Are you guilty of bid rigging?
It may seem like an innocent enough technique: you coordinate with one or several other bidders for a government job to raise the price of the goods or services and/or to ensure that a chosen company or contractor wins the job. Though the collaboration between you and other bidders means that no one loses or gets hurt, your actions may constitute bid-rigging, which is a form of collusion.
According to Justice.gov, bid-rigging occurs when conspiring competitors work together to raise the prices at which purchasers — typically government entities — pay for goods or services.

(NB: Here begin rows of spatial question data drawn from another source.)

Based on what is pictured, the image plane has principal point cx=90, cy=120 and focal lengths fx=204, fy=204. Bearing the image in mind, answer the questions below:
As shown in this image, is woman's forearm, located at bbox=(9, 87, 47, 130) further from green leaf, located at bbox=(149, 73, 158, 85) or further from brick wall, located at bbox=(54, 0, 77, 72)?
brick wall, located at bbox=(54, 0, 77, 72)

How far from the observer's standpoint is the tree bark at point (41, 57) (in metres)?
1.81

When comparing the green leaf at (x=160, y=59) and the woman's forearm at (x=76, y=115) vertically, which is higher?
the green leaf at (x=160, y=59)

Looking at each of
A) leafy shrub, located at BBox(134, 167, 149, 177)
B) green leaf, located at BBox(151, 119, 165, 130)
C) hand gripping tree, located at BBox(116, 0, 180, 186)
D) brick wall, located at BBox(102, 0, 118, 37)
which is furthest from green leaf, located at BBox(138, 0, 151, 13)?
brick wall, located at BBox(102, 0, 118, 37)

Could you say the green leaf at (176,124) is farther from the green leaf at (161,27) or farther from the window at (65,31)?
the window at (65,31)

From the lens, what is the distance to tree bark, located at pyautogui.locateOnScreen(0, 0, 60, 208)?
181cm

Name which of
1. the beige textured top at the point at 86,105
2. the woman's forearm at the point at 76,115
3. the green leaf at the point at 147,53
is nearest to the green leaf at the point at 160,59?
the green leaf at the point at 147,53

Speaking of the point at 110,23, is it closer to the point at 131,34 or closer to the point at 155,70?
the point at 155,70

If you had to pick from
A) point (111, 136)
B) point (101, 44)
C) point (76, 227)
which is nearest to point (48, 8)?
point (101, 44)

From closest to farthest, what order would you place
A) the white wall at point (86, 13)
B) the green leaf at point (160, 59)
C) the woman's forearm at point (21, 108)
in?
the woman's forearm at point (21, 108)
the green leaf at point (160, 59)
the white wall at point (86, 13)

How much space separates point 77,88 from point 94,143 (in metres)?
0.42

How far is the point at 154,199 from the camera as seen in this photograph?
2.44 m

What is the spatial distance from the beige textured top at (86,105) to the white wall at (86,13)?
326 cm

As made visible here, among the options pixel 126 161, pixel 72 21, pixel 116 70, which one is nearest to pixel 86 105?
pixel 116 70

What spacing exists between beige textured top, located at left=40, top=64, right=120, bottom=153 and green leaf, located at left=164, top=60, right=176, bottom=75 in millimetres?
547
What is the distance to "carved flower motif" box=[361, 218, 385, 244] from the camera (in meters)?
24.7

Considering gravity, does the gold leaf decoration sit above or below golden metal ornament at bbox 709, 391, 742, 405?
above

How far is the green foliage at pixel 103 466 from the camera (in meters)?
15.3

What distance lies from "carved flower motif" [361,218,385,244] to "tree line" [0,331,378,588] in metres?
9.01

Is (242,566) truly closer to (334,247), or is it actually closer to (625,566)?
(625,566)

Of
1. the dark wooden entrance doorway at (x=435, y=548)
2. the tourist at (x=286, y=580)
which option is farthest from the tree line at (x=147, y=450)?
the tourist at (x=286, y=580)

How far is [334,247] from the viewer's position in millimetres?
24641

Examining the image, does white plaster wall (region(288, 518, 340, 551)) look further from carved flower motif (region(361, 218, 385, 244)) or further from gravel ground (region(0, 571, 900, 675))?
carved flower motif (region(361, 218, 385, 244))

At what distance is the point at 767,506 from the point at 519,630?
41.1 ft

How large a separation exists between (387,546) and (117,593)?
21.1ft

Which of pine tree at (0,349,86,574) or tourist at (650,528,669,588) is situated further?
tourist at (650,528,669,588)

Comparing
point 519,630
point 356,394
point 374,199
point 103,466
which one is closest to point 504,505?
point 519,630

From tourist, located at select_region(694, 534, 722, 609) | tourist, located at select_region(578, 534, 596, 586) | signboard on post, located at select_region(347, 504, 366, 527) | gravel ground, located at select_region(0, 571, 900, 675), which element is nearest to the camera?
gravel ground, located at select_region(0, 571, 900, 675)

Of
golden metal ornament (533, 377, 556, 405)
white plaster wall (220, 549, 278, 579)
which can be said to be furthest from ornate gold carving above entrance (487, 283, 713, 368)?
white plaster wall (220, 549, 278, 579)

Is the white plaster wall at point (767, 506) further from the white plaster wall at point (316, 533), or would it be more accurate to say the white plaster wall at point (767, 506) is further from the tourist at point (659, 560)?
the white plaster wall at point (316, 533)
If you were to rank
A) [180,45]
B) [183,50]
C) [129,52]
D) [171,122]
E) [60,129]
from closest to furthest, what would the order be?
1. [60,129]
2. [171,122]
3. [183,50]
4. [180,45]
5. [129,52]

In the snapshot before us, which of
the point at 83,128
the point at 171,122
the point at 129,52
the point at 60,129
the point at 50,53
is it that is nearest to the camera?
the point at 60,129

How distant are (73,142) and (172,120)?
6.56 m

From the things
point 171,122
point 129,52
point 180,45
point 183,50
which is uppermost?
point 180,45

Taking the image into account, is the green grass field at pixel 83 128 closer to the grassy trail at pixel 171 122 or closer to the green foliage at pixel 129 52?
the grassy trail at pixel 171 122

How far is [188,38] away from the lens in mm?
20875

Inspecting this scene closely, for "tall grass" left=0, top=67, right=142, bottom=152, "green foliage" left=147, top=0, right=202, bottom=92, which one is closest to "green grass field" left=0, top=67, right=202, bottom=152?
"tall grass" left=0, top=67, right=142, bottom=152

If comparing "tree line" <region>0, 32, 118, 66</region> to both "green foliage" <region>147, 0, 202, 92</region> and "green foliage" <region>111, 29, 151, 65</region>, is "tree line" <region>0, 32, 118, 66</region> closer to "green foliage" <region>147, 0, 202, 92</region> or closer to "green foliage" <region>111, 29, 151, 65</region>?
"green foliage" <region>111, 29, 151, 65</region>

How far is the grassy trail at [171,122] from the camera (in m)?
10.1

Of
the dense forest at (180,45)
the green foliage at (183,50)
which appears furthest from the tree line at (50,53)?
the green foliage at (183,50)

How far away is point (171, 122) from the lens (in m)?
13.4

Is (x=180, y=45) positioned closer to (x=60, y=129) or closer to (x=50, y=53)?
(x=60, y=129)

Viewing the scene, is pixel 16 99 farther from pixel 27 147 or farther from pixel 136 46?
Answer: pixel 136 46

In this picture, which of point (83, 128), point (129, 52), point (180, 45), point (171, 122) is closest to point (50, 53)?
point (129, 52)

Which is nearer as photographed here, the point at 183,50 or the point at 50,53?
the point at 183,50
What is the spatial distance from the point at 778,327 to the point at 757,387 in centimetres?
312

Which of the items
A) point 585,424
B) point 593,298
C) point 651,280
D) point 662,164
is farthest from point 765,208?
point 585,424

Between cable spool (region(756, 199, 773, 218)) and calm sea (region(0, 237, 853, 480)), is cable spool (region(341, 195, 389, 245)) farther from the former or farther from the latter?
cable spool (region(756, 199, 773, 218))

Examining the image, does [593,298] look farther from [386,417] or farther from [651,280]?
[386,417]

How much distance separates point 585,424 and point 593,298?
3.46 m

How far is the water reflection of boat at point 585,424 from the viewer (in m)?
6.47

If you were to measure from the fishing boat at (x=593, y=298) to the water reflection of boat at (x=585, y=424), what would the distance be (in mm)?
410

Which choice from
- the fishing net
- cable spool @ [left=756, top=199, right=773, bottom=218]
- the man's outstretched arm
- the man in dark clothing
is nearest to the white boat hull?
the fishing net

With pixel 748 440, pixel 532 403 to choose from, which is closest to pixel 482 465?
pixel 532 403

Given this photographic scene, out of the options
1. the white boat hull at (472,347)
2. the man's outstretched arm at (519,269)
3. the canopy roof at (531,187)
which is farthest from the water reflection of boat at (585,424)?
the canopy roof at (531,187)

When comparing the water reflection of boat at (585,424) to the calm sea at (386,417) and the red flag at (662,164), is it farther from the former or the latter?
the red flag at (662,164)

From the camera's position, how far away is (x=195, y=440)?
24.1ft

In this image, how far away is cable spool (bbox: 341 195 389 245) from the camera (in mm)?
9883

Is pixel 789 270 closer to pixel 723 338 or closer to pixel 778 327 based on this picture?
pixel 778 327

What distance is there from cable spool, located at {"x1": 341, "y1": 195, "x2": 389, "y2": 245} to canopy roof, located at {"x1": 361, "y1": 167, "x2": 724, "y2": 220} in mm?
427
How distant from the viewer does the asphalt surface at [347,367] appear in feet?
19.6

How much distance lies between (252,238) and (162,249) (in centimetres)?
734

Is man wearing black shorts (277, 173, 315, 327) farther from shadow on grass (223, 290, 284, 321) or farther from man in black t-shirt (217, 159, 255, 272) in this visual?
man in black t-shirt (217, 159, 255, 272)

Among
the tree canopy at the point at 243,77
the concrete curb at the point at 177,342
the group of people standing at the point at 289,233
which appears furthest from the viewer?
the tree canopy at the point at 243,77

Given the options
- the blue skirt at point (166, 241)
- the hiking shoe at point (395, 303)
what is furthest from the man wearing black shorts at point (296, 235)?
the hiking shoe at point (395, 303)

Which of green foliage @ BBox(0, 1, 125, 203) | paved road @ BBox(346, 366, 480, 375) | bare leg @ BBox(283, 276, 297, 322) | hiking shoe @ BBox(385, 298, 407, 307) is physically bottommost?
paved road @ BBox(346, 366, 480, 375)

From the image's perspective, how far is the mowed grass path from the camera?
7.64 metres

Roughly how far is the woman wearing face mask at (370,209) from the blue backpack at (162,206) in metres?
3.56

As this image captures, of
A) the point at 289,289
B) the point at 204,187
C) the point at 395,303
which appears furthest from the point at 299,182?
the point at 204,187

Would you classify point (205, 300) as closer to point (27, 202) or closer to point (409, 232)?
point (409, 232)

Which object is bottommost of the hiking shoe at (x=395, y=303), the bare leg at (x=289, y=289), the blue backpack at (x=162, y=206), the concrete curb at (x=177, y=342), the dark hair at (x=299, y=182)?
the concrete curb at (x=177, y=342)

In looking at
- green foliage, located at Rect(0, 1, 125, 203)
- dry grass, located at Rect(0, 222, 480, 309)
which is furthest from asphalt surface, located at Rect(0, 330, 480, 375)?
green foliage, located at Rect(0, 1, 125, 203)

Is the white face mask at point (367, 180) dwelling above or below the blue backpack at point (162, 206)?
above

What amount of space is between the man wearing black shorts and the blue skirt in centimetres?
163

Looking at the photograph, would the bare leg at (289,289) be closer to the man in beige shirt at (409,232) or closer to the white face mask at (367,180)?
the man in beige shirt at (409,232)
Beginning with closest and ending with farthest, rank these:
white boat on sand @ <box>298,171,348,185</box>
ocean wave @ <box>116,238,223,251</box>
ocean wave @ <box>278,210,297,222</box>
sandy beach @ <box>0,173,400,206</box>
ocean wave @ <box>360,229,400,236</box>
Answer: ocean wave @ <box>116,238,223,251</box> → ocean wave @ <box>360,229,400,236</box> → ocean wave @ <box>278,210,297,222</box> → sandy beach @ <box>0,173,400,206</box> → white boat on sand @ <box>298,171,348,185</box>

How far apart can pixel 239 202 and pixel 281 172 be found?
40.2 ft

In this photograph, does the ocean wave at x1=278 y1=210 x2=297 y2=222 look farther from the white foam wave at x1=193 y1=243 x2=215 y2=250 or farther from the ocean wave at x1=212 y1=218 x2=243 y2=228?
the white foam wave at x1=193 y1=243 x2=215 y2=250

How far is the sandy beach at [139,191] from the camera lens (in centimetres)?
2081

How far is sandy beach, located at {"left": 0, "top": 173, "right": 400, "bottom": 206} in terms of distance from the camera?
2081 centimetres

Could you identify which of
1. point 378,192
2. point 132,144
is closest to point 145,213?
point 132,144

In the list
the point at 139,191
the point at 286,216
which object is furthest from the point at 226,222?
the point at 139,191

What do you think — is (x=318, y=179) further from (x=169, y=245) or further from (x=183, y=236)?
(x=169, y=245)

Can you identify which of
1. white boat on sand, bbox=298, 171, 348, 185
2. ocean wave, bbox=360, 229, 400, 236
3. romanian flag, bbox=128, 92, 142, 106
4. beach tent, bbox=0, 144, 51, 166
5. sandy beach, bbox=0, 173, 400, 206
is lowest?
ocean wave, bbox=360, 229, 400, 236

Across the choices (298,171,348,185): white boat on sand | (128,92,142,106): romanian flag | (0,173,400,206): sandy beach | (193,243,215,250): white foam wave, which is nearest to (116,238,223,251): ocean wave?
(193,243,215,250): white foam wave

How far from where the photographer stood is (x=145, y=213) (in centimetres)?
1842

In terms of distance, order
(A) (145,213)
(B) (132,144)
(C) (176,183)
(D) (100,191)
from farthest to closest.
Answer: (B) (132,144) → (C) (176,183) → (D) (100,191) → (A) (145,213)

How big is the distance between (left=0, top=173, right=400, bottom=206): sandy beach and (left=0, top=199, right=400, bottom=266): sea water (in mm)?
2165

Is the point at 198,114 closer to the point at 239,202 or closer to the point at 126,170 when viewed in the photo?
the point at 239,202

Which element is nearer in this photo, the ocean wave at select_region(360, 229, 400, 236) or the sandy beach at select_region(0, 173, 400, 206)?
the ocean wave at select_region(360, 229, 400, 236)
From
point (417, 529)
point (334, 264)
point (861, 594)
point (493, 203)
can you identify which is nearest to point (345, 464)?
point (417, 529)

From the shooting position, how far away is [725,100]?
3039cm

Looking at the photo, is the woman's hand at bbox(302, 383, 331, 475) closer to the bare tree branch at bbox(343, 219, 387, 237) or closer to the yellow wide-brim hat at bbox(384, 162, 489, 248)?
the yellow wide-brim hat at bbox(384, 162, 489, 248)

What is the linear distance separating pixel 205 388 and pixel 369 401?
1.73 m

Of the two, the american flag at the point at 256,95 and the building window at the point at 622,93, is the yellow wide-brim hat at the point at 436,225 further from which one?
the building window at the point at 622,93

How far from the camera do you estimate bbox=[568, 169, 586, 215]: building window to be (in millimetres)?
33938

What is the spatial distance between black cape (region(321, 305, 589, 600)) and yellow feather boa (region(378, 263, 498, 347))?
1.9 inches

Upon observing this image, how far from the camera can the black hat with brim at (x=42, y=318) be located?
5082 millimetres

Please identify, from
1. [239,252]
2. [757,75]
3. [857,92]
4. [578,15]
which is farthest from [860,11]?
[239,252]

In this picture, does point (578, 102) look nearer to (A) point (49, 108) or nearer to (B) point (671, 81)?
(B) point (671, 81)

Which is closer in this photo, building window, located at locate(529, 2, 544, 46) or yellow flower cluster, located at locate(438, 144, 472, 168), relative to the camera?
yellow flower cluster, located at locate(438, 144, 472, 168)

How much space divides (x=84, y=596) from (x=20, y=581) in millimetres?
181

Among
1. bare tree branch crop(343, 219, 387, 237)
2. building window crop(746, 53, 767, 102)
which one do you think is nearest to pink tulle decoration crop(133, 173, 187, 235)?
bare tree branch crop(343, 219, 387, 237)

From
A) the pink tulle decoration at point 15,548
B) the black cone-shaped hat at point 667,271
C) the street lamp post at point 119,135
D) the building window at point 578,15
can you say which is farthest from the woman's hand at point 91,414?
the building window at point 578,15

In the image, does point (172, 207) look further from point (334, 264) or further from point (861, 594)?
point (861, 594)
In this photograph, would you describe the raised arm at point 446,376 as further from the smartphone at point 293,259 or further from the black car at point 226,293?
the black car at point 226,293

Bid rigging can take many forms, but conspiracies typically fall into one of four categories.
Complementary bidding occurs when one or more competitors submit bids that they know the purchaser will not accept. The bids often contain outrageous terms or estimated totals that far exceed the project’s true value. The purpose of complementary bidding is to give the appearance of competitive bidding while secretly inflating the prices.
In a bid suppression scheme, a typical competitor may either refuse to submit a bid or withdraw a previously submitted proposal. The goal is to ensure that the designated three competitors win the bid.
In bid rotation schemes, all competitors submit bids. However, each takes a turn being the lowest bidder so that every competitor has the opportunity to win contracts.
Finally, though subcontracting is perfectly legal, it can become fraudulent if a subcontracting arrangement arises out of a bid-rigging scheme. For instance, a competitor may agree to withdraw its bid in exchange for lucrative subcontract work through you. In other subcontracting schemes, a contract may agree to continually submit losing bids in exchange for ongoing subcontracting work through the winner.
Regardless of what a bidding scheme looks like, each has one thing in common: an agreement between competitors that limits the competition and predetermines the winning bidder. Bid rigging of any form is illegal. If the government suspects you of engaging in it, you could face fraud charges, in which case it may be in your best interests to hire a lawyer.